## [Article]
• • • •

# Help with Ted Williams 4.5 HP



## Y_J (Oct 31, 2014)

OK gang. I'm stuck. I have a Sears Ted Williams 4.5 HP, model #: 217-59464. Has a Tecumseh engine with a brand new Short Block in it.
I'm having a problem with no spark to the spark plug. So.... Taking the suggestion of a couple of you guys I started breaking down the motor to get to the electronics under the hood. I've been through the parts images at Sears Parts Direct and it seems that this motor does in fact have points. I'm thinking that just maybe when the engine was assembled last time, maybe a ground wire didn't get so grounded.

• • • •

## [Dataset content]
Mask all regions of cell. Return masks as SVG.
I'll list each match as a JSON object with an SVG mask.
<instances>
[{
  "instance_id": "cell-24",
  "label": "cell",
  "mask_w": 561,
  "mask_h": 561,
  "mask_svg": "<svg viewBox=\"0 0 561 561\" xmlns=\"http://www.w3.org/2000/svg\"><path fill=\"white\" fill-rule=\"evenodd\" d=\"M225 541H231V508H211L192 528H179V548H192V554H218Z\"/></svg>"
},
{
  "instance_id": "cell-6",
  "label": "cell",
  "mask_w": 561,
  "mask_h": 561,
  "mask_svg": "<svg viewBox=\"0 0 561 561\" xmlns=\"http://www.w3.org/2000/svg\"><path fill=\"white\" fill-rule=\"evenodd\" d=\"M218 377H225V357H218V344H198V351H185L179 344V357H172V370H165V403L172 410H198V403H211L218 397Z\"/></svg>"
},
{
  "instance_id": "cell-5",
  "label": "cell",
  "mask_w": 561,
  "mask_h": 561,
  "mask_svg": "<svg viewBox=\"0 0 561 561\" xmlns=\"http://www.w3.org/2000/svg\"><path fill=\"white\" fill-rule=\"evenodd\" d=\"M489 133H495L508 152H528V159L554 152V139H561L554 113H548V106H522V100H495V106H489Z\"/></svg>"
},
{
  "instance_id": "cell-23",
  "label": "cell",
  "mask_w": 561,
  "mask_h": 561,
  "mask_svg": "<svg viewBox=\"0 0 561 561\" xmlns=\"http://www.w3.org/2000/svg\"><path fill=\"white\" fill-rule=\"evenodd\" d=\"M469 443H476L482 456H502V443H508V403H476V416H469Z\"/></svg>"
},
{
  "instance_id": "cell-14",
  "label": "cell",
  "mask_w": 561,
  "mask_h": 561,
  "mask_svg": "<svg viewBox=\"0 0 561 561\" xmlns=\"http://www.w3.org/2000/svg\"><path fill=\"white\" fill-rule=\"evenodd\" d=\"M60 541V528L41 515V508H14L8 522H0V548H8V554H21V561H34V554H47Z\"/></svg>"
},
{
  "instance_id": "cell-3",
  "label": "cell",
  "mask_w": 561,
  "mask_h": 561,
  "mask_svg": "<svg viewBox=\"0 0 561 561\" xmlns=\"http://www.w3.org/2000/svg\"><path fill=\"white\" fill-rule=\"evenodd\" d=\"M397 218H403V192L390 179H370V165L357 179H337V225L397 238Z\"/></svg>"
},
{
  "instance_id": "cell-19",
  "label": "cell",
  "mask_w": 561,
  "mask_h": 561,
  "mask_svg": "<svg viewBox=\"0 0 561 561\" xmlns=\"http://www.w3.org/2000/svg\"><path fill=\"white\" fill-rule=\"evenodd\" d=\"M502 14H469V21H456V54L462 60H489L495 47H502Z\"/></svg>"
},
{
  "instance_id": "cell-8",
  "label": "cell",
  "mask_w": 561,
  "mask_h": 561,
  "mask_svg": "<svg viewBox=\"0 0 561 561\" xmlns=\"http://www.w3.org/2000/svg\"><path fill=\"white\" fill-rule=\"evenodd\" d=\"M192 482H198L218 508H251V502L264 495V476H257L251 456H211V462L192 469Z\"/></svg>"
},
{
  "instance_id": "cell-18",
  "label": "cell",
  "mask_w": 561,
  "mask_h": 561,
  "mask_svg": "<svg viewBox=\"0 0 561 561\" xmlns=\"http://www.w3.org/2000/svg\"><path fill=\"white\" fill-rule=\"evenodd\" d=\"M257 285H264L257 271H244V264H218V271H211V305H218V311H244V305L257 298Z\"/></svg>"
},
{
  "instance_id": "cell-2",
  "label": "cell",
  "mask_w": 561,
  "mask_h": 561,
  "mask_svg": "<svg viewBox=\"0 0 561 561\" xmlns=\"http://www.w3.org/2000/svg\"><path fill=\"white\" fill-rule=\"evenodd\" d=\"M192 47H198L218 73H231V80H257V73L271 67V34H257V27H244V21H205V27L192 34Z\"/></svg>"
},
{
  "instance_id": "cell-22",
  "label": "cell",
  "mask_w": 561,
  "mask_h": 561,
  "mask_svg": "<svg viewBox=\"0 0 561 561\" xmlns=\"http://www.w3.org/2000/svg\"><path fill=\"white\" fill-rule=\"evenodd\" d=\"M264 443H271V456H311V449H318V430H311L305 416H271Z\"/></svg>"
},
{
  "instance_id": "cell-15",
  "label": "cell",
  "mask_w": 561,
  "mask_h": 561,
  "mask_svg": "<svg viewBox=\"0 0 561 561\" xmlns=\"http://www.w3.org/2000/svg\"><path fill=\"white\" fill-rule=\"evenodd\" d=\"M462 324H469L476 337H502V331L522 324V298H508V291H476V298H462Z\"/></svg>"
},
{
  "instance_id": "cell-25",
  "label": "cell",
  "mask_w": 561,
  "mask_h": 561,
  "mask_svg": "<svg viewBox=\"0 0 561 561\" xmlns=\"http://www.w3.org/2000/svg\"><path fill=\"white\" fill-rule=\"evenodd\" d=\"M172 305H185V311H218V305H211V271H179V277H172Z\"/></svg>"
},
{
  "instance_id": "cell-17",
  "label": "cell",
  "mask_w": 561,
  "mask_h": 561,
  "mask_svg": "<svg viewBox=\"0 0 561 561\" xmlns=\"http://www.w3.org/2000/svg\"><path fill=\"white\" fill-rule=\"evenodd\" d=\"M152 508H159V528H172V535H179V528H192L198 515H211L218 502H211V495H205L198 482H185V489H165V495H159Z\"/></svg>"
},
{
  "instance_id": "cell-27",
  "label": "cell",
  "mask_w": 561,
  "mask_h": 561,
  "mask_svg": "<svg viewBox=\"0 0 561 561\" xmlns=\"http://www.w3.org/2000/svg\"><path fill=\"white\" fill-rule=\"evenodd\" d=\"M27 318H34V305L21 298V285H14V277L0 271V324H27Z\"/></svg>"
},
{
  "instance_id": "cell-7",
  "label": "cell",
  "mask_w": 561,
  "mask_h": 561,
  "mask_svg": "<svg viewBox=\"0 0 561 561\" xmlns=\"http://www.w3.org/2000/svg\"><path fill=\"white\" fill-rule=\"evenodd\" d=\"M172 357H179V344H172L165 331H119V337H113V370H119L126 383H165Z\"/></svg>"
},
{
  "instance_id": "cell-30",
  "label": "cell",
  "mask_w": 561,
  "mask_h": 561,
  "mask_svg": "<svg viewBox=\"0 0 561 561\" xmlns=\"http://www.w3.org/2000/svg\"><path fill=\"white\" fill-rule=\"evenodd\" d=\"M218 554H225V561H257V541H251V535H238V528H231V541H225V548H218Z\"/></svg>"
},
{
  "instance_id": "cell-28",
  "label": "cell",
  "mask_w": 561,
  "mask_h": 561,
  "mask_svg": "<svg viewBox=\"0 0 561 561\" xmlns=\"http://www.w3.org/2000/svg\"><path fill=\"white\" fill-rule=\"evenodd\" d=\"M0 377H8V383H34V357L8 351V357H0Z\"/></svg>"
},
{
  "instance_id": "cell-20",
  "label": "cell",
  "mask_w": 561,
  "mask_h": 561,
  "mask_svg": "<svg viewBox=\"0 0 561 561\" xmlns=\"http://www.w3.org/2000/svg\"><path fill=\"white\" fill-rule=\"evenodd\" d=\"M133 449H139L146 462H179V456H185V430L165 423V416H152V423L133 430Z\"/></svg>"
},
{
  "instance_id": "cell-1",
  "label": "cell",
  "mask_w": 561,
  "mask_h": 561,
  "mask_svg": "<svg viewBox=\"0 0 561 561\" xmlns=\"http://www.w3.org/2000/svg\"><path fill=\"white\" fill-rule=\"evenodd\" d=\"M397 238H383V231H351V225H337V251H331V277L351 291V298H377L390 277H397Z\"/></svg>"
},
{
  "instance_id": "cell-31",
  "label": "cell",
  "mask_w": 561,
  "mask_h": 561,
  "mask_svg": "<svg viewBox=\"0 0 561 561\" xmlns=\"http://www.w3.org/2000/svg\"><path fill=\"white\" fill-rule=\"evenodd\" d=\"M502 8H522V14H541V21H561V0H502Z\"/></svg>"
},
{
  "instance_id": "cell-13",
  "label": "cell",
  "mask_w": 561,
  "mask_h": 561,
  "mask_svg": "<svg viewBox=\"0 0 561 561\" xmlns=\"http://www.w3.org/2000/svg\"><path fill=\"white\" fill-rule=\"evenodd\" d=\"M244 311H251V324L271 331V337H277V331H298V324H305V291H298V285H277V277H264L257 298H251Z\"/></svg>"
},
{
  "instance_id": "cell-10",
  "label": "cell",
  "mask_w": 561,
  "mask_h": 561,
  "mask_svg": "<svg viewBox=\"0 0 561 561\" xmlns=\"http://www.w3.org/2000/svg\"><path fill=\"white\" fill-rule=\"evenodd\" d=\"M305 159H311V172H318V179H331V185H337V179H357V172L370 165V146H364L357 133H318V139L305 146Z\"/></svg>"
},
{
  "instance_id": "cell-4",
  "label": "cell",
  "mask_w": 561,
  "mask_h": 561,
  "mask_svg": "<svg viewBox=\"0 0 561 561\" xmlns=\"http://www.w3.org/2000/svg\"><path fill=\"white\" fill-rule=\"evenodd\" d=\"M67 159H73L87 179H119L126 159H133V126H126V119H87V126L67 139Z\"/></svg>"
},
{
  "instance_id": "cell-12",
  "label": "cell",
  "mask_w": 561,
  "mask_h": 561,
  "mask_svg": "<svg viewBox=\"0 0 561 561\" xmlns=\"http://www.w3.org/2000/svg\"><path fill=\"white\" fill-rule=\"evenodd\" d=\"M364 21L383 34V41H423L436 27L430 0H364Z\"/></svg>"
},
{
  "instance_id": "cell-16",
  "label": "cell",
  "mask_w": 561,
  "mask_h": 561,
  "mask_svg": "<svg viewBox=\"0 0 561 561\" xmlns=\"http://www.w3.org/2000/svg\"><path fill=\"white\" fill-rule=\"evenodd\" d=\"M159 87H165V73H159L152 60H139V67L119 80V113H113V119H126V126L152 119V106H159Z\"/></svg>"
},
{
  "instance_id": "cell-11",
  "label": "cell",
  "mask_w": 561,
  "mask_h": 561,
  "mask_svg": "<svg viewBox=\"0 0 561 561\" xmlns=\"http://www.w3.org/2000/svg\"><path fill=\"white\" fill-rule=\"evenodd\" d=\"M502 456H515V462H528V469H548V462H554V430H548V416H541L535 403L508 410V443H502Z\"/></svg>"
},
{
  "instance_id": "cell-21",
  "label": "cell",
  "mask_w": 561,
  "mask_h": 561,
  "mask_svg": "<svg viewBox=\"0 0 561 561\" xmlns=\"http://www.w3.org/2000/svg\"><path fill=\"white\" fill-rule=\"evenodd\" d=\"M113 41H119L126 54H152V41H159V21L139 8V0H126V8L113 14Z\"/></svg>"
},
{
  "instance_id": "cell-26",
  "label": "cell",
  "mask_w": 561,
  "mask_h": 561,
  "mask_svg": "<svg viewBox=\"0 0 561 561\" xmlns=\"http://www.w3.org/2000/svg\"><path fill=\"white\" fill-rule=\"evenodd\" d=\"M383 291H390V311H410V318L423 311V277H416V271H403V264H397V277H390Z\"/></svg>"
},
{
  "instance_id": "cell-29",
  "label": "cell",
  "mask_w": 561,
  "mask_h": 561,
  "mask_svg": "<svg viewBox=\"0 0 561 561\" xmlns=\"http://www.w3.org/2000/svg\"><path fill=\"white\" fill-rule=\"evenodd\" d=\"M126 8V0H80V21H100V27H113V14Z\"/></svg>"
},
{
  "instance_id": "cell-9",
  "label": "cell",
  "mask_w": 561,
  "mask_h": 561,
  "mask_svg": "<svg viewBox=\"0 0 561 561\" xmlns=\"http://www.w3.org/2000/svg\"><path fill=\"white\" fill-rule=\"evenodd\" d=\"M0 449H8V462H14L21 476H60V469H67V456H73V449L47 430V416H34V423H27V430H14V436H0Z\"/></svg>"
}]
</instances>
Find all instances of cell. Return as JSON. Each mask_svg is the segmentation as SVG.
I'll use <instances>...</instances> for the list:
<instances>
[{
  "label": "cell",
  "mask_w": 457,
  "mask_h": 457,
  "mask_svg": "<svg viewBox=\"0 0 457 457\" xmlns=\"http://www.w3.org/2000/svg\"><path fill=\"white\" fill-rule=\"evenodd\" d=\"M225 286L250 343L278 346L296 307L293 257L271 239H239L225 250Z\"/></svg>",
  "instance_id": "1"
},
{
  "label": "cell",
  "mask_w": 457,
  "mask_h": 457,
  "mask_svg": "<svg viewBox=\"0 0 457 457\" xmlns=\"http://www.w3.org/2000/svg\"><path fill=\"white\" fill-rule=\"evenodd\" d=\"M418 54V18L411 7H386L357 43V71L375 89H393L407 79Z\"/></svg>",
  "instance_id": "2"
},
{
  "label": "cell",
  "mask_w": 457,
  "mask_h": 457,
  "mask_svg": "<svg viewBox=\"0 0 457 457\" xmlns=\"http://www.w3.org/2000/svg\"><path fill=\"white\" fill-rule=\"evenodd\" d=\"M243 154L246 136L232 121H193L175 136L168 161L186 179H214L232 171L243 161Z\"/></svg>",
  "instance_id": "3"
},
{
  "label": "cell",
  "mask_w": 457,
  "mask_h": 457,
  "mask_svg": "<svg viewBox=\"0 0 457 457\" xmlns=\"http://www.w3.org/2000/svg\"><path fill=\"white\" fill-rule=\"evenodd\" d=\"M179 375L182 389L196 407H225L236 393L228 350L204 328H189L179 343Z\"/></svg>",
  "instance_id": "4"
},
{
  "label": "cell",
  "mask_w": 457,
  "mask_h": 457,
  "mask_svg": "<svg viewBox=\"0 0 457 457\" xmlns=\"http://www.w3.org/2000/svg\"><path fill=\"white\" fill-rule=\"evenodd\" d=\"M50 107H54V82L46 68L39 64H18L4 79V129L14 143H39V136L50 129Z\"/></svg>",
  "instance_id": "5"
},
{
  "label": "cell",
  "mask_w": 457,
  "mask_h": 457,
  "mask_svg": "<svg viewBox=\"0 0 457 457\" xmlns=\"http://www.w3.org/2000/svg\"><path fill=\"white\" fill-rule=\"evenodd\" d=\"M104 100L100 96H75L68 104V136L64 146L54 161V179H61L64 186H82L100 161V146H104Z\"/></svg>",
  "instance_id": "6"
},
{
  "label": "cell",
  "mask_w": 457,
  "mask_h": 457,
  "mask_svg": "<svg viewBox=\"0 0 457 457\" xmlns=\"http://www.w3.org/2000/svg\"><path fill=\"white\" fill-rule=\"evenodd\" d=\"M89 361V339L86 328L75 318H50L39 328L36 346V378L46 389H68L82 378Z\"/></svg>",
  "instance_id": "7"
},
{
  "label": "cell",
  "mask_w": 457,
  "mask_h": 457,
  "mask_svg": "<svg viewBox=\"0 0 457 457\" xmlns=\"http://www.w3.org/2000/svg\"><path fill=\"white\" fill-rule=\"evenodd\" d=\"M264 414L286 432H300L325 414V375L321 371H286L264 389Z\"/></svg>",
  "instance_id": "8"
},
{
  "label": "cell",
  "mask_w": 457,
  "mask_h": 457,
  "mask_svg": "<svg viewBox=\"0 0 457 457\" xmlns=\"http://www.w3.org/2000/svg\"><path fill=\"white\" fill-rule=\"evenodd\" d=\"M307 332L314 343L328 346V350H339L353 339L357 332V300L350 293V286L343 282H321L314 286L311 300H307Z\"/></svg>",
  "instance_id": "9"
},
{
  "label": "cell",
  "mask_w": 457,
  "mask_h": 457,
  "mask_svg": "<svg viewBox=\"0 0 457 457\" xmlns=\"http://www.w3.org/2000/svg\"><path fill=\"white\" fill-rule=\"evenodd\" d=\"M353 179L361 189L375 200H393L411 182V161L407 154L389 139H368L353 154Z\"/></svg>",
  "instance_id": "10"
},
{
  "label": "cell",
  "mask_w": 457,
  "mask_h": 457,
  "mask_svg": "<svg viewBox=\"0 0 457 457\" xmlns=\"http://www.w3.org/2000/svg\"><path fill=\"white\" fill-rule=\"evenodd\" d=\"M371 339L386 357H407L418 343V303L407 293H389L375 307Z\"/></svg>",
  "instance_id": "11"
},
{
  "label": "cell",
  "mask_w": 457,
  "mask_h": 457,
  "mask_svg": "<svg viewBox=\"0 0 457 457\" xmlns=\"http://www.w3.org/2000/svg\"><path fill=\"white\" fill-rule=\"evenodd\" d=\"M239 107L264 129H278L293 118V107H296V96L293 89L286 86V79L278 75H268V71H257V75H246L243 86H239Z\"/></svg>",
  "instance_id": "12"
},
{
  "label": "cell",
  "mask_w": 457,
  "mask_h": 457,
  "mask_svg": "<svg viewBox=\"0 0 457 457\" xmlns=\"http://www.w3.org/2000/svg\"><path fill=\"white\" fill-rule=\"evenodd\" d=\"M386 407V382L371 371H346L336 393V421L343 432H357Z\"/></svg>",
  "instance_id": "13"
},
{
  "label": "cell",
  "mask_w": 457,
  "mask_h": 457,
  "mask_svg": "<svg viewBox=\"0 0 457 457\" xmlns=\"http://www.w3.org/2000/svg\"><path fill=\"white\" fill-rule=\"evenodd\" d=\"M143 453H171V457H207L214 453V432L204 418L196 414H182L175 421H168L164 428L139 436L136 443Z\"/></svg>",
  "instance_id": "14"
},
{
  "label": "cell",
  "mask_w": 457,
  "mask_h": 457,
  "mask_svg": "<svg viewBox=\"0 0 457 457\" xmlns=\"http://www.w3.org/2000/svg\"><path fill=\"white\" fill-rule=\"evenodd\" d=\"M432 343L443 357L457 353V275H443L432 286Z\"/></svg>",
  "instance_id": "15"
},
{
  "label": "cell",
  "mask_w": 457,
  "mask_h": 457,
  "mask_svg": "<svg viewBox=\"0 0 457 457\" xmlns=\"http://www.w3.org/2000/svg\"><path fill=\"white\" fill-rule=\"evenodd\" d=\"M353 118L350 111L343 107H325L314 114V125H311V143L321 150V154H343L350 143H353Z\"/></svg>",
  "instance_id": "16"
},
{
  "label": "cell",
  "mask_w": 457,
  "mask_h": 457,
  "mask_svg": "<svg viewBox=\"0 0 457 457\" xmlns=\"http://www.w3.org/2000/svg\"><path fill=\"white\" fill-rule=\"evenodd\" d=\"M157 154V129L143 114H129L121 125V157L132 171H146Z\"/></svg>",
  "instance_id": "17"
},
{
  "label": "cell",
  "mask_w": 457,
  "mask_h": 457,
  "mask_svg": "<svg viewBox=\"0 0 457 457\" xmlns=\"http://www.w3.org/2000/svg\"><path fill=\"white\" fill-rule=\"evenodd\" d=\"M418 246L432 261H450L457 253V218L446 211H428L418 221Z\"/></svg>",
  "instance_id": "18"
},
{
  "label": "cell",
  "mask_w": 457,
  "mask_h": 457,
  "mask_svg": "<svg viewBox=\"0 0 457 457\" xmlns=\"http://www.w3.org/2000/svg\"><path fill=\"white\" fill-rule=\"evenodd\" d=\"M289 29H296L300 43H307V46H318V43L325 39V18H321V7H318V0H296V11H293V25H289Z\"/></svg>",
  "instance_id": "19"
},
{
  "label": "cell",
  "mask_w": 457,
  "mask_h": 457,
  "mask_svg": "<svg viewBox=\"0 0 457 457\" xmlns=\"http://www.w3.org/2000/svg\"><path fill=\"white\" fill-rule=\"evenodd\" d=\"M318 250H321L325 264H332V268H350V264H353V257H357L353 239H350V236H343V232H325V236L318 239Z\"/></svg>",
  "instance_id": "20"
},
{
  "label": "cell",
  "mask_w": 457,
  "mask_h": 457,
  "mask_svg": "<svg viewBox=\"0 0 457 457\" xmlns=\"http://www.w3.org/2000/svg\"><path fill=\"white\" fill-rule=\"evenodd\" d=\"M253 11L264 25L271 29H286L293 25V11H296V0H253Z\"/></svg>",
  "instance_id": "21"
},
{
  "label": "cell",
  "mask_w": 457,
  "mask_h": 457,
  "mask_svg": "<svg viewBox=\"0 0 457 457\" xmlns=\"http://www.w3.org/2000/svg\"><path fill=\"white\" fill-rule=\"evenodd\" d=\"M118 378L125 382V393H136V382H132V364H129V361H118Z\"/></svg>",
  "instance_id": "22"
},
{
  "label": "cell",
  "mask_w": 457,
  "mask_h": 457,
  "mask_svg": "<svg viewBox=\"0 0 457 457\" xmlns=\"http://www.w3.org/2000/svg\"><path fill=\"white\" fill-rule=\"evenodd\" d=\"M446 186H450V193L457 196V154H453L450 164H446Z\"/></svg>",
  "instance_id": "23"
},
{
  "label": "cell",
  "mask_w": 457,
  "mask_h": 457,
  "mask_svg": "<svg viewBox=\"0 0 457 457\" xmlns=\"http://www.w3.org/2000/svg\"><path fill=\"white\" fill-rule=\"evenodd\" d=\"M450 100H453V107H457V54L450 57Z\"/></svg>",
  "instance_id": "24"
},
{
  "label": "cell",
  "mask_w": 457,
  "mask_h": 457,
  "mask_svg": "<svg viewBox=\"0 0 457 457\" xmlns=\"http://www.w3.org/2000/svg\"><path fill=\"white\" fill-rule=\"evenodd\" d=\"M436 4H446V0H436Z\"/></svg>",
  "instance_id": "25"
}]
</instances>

• • • •

## [Direction 1]
Translate this sentence from the forum post into Spanish: "I'm having a problem with no spark to the spark plug."
## [Direction 2]
Answer these questions from the forum post:
(a) What model number does the poster give?
(b) Where did the poster look at parts images?
(c) What does the poster suspect may not have been grounded when the engine was last assembled?

## [Solution 1]
Tengo un problema: no llega chispa a la bujía.

## [Solution 2]
(a) 217-59464
(b) Sears Parts Direct
(c) A ground wire